Ring Fencing
There is a parallel between the use of barbed wire in the American prairies to establish property rights and the modern challenge of protecting intangible assets like intellectual property. Barbed wire allowed landowners to enforce title by fencing off land instead of branding ownership onto cattle. Decentralized technologies, such as blockchain, could transform the way intangible assets are protected, just like erecting fences around real estate, made it inherently resistant to trespass.
This article was first published in The Mint. You can read the original at this link.
Among the many inventions that Tim Harford refers to in his fabulous book 50 Inventions that Shaped the Modern Economy, the one I least expected to find in there was barbed wire. How it came to be in such august company is an interesting story.
In the early days of the American Republic, ranchers were the only people to be found across the vast expanses of the American prairies because they were ideally suited to the nomadic life of cattle-ranchers. Huge herds of cattle could roam freely across the great plains without cities or towns to impede them.
In 1862, in order to better develop these empty spaces, US President Abraham Lincoln enacted the Homestead Act. The new law allowed any citizen (including freed slaves and women) to own up to 160 acres of land in the western territories of the US. All they had to do to establish title was build a home and work the land continuously for five years.
Conflict
It wasn’t long before homesteaders came into conflict with ranchers. Free-ranging cattle have no conception of legal title. They go where their grazing takes them — even if it happens to be through land on which crops have been painstakingly planted. The only way to keep them out was to fence these farms, which, given the scarcity of wood and the vastness of terrain, was easier said than done.
This is why barbed wire came to assume such outsized importance. It offered land owners a strong yet lightweight fencing material that was surprisingly effective at keeping grazing herds at bay. As a result, it ended up doing what the Homestead Act couldn’t, making it possible for large tracts of previously common ground to be privately owned, effectively establishing a new way to enforce title on the prairies.
Ranchers, on the other hand, used an altogether different approach to asserting ownership over their cattle. They branded their cows with distinctive emblems that signified to all who cared to check whose property they were.
And so it came to pass that title on the prairies was established in two distinct ways: fencing, which physically barred access, and branding, which served notice of ownership. Branding was the only feasible option to establish ownership of cattle. Since they are constantly on the move, it is impossible to use sequestration to ensure ownership.
The problem was even though branding signified ownership, it was easy to ignore. Cattle rustlers did that all the time, purloining livestock whenever they could with scant regard for the brands on their backsides.
Intangible Property
Our modern approach to title over intangible property—books, music, art—is very similar to how title used to be asserted over cattle. All we do is slap a copyright notice on it. But just as burning a brand into the rear end of a cow does little to prevent it from being stolen, having a notice emblazoned on the front page of a copyright work does nothing to prevent it from being infringed.

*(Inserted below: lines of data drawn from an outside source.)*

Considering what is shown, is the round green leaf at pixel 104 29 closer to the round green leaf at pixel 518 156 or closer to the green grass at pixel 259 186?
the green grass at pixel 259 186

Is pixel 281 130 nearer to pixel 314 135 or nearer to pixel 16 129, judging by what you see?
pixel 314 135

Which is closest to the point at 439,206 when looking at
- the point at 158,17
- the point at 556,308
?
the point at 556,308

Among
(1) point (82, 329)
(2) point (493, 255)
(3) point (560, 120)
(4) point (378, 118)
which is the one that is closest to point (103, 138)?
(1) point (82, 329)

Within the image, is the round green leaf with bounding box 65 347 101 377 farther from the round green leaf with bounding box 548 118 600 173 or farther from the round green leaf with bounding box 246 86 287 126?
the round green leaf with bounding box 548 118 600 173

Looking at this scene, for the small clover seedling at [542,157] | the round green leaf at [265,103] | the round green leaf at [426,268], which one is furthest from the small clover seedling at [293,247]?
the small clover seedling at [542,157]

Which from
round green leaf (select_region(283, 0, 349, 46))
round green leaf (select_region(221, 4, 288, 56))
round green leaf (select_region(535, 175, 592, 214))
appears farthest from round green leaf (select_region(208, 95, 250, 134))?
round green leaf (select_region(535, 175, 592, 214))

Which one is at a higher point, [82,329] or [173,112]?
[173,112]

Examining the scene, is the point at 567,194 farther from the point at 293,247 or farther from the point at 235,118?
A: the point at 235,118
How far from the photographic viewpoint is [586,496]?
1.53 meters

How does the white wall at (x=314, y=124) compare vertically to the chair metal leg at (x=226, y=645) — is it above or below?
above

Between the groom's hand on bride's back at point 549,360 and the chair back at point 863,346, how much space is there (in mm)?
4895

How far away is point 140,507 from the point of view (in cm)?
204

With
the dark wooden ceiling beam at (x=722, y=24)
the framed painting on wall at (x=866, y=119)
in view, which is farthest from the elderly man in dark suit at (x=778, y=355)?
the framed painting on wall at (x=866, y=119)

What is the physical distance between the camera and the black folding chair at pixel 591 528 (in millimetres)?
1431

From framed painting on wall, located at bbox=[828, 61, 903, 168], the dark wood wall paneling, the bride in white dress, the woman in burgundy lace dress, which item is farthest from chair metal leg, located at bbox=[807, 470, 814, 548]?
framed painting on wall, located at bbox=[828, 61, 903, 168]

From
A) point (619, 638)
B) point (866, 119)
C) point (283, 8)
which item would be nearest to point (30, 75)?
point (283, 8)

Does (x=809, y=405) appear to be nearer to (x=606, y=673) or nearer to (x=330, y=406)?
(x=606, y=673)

But what if there is a way in which we can secure our intangible property using the other approach that was deployed on the prairies of North America. What if it is possible to erect a fence around our intangible assets to prevent it from being used in ways that are impermissible.
The problem is that much like cattle, we would like our intellectual assets to roam free. The easier it is for people to access our works, the better it is for us—after all, the income we earn from these works is a function of how many people pay to consume them. The problem is finding a balance between making intangible property accessible widely enough for the largest possible number of people to use, while at the same time ensuring that we have in place appropriate mechanisms so that it can’t be stolen outright.
The fences we have erected in the past—technological measures to prevent copying, digital rights management, etc.—have all eventually been circumvented. Even today, with online streaming forming the bulk of our media consumption, there is a rampant trade in usernames and passwords, as a result of which one person pays for a service that is effectively used by many.
This is why, despite its flaws, notice remains the primary way in which we exercise our copyrights. And why intellectual property violations continue to be policed by investigators searching for evidence of infringement.
Web 3
But this situation is on the verge of a permanent change. Today, decentralised technologies exist that make it possible for us to embed rights management technologies directly into the intangible property we produce. We are already seeing composability being built into the design of non-fungible tokens, allowing them to be remixed in infinite ways. Blockchain-based tools offer solutions that permanently and programmatically record evidence of the contributions of individual artists to a collaborative work, so that any revenue can be automatically distributed to all in the correct proportion.
These are platforms that will eventually transform our current Web 2.0 experience into the Web 3.0 future we have been promised. When they become the dominant mode of content distribution, all the music, video clips and art we consume will be self-policed in this way—determining themselves how they will be used and by whom.
Homesteaders erected fences around their property to protect enclosed objects. Web 3 technologies could allow us to build fences directly into intangible assets, making them inherently resistant to misappropriation, no matter where they might be.